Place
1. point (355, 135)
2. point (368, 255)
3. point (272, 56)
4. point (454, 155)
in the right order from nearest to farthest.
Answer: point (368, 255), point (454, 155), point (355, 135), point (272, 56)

== == ==

*Given task*
Return the entries in full, keeping every line exactly as it is.

*Full solution*
Place
1. point (355, 135)
2. point (368, 255)
3. point (272, 56)
4. point (454, 155)
in the right order from nearest to farthest.
Answer: point (368, 255), point (454, 155), point (355, 135), point (272, 56)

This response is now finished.